Raising Price Limits
Does enhancement of security-wise price bands bring efficiency to the Pakistan Stock Exchange? This piece is an eye-opener.

On December 13, 2019, Pakistan Stock Exchange (PSX) announced security-wise enhancement in price limit from existing 5% to a new level of 7.5%. The new circuit breaker regime was implemented from January 20, 2020 in a phased manner; i.e., enhancement undertaken by 0.5% after every 15th day till the time circuit breakers reach the level of 7.5% or Re. 1, whichever is higher. This means that once a maximum 7.5% circuit breakers are enforceable from fourth week of March 2020, if a stock opens on a new trading day at Rs50, it can fall or rise by Rs3.75 (seven and a half per cent) and cannot cross the limits until the end of that particular day. Similarly, a penny stock worth less than Rs13.35 can only be traded for one rupee above or below its opening value and cannot go beyond this limit on that particular trading day.
The apex regulator, Securities and Exchange Commission of Pakistan (SECP) was contemplating to enhance security-wise or index-based caps since 2010, following the end of Global Financial Crisis 2007-09 and in line with global best practices. However, due to the volatile nature of Pakistan’s equity market that emanates from investor overreaction, potential brokers’ default and lack of trust between SECP and PSX, the proposed rules never came to fruition. For example, chances of default rise in case of extreme price volatility, to curb extreme swings due to over-reaction, stock exchanges have put in place price limits. Regulators see price limits as a mechanism to curb overreaction to news or sometimes to control non-fundamental trading based on rumours spread through social media. Furthermore, circuit breakers mitigate clearing-house risk, avoid large defaults and extend time-outs in an overheated market situation. Price limits facilitate minimizing of default risk by enforcing a cap on daily price changes.

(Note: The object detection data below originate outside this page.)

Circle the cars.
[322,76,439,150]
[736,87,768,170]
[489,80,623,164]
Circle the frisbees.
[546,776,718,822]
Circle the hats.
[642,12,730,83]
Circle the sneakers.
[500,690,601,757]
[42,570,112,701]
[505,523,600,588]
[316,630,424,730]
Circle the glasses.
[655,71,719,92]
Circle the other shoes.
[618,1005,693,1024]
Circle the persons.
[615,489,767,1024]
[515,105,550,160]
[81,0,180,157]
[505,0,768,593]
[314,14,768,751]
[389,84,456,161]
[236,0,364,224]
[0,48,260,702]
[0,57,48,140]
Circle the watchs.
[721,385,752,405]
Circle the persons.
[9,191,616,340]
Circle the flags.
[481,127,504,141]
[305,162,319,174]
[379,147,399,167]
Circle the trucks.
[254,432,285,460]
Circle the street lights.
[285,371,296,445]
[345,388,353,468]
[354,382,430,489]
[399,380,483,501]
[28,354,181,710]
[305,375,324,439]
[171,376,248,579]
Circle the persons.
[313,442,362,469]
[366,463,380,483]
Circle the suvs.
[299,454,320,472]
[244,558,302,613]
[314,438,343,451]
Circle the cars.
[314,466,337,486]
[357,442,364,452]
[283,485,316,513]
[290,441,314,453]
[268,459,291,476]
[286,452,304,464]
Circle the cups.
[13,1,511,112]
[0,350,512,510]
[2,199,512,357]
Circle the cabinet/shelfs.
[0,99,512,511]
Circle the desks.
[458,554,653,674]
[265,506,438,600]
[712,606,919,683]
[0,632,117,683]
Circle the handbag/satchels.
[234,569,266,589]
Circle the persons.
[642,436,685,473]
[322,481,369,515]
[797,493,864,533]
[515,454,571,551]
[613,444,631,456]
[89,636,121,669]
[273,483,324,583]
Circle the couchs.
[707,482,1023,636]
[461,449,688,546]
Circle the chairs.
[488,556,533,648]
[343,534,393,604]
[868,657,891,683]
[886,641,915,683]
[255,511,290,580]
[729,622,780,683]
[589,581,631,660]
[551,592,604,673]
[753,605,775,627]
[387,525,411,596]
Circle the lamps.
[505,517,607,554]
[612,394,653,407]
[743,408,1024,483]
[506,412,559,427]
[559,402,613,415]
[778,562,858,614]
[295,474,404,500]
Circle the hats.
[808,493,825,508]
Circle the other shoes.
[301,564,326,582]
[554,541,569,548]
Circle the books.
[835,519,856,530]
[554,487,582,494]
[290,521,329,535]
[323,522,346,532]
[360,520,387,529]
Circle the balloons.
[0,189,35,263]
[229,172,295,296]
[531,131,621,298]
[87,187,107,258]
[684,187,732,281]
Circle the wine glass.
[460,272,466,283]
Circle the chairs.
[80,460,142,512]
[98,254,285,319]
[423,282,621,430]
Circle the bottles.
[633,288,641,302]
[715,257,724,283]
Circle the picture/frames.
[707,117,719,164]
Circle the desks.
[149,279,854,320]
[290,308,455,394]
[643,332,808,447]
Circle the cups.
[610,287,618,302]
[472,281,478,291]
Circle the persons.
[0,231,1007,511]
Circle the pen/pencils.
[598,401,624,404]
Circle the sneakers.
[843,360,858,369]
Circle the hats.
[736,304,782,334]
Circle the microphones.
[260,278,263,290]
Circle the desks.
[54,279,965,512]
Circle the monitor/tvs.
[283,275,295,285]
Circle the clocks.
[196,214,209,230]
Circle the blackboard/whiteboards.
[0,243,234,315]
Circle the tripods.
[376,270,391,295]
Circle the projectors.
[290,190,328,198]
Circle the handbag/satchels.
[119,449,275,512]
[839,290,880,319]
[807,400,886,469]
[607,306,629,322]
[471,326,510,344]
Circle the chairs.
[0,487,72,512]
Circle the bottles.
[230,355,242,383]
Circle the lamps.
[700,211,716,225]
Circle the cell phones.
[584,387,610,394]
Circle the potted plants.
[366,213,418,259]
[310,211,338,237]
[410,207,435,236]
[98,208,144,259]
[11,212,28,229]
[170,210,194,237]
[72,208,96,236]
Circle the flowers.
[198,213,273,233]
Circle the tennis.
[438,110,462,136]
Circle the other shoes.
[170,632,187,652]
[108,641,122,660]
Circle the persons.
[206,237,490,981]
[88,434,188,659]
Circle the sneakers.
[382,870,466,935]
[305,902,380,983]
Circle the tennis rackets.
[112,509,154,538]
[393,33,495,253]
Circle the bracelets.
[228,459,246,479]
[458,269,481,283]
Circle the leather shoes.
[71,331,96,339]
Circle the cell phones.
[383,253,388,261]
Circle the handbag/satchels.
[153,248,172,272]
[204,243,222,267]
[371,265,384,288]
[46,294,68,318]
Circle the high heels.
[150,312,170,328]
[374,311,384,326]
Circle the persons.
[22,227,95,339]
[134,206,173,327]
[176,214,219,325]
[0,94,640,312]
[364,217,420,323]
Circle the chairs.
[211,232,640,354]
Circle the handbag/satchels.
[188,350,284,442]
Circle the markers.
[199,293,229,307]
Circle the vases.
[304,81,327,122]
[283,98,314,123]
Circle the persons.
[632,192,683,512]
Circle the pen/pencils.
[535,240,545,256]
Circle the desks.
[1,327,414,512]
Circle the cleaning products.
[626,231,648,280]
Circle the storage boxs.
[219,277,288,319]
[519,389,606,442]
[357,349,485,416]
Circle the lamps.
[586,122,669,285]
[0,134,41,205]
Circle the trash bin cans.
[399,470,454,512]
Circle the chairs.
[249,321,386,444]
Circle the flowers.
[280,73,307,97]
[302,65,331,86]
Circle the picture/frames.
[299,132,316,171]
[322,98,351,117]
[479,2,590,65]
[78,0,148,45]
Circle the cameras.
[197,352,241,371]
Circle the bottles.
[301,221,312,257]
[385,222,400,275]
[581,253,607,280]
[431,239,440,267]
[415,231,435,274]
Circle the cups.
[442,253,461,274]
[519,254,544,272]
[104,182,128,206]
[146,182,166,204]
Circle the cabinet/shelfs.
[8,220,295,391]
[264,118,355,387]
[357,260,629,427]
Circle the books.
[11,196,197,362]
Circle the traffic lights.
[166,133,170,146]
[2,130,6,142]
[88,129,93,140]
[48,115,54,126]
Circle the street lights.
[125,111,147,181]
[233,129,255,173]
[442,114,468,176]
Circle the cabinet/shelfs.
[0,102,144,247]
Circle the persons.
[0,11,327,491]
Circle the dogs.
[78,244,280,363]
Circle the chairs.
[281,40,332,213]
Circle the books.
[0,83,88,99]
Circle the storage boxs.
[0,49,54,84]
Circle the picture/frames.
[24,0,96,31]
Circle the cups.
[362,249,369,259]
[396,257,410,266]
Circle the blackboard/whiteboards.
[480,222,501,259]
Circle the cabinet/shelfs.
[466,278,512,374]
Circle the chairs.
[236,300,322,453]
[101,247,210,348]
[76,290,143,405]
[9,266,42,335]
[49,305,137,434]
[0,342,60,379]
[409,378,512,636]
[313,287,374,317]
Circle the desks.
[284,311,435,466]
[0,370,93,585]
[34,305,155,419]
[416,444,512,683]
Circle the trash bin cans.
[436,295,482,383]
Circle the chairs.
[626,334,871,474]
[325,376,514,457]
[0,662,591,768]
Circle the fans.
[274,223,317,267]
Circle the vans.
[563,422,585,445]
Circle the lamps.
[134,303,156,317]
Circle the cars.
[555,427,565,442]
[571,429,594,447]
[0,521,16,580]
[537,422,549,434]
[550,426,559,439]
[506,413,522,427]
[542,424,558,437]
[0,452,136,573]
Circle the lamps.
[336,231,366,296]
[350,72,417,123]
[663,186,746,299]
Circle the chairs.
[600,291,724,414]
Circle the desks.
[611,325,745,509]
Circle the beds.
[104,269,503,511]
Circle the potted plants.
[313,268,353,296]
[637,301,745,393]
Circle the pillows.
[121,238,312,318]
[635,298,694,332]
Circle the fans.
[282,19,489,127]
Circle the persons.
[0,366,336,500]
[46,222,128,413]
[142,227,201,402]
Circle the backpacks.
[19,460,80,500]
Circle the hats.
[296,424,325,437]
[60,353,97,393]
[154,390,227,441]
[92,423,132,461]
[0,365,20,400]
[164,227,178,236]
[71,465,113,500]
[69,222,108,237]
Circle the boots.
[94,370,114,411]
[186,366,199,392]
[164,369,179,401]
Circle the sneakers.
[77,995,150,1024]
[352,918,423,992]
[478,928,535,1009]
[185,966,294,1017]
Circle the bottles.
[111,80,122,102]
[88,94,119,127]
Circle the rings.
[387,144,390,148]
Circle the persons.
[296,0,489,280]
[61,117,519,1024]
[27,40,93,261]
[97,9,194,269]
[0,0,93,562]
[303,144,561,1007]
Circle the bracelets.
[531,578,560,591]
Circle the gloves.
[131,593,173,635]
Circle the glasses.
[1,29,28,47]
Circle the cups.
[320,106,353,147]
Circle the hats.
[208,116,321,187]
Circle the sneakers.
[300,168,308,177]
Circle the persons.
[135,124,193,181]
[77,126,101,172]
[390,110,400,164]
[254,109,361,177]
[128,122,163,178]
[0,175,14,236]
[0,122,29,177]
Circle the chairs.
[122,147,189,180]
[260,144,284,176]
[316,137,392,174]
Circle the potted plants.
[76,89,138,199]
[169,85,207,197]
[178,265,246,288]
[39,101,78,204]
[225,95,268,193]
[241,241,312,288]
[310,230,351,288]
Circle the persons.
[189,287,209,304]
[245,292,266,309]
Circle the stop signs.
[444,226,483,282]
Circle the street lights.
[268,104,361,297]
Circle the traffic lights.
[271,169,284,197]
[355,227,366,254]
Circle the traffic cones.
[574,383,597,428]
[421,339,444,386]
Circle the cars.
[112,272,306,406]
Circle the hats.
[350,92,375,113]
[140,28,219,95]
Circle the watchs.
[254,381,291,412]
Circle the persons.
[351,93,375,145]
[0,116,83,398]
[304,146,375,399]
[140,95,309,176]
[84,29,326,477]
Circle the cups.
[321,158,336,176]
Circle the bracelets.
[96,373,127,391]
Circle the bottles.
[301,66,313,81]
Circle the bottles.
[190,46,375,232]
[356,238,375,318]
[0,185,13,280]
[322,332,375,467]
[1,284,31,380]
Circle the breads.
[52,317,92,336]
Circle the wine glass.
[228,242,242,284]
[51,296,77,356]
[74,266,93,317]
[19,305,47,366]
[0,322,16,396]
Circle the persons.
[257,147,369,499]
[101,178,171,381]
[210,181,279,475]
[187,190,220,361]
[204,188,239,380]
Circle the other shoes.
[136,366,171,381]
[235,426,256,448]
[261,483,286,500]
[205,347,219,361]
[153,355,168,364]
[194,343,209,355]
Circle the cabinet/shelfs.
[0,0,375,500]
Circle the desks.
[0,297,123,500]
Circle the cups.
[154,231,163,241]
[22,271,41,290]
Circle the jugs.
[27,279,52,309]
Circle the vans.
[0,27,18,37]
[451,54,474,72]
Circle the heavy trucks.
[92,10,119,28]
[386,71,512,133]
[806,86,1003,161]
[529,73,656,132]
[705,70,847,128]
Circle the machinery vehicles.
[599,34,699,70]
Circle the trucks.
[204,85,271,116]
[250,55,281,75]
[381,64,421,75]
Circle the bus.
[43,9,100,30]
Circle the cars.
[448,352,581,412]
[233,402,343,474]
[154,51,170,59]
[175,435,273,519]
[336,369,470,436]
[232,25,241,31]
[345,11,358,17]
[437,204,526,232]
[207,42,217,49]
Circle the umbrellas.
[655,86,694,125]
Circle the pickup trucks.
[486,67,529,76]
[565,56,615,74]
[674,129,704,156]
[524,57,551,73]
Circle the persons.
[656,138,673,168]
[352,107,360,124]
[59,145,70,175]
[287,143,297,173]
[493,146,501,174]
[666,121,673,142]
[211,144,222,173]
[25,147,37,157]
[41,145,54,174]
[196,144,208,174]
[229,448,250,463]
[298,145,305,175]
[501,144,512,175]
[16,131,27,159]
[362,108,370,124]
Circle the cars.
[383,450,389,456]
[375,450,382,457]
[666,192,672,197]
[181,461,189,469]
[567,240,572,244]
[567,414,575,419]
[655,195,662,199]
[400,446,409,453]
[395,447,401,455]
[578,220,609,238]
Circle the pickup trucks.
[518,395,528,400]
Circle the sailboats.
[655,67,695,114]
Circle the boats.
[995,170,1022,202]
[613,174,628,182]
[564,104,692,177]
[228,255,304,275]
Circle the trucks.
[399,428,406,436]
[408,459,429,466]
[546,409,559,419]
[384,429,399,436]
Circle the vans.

On the other hand, potential circuit breakers delay price discovery (due to artificial price barriers); for example, due to company’s announcement the price of security trading at Rs. 20 may go up by 22, but the circuit breakers limit the price change to Re 1 (5% upper lock at the advent of good news, thus because of narrower circuit breaker regime, the security price does not incorporate/reflect complete information on that particular day) - and market participants, in general are constrained from entering and exiting the market at their convenience (i.e. turnover/liquidity declines). If the sophisticated investor wants to book a capital gain at Re 22, then the investor has to wait for the next trading day to fully realize the profit; therefore, the exit becomes difficult and thre is less turnover in that security. Similarly, in case of adverse information, if the price is assumed to fall from Re 20 to 18; the smart investor who wants to invest at a discounted/lower price, has to wait for the next trading day to invest for a better yield – that shows constraint to entry due to price bands as price can go down to Re 19 on that trading day at the advent of bad news. To sum up, the loss of liquidity (i.e., low turnover) makes a market with price bands unattractive.
There is a huge debate among policymakers, market participants and academics regarding the effectiveness of price limits or trading halts. Broad literature suggests that price limits do not enhance market efficiency but impose severe costs; especially narrower price limits exhibit higher acceleration rate, i.e. markets document high frequency of upper and lower stock hit-days with narrower price bands. Prior to the change in circuit breaker regime, Pakistan had the most narrow price limits at 5%. In Taiwan, Malaysia and Saudi Arabia, the scrip-wise price bands are 7.5, 15, and 10%, respectively. In many developed financial exchanges, the security-wise price bands have been abolished and only caps are imposed on benchmark indices if they rise or fall by 5%.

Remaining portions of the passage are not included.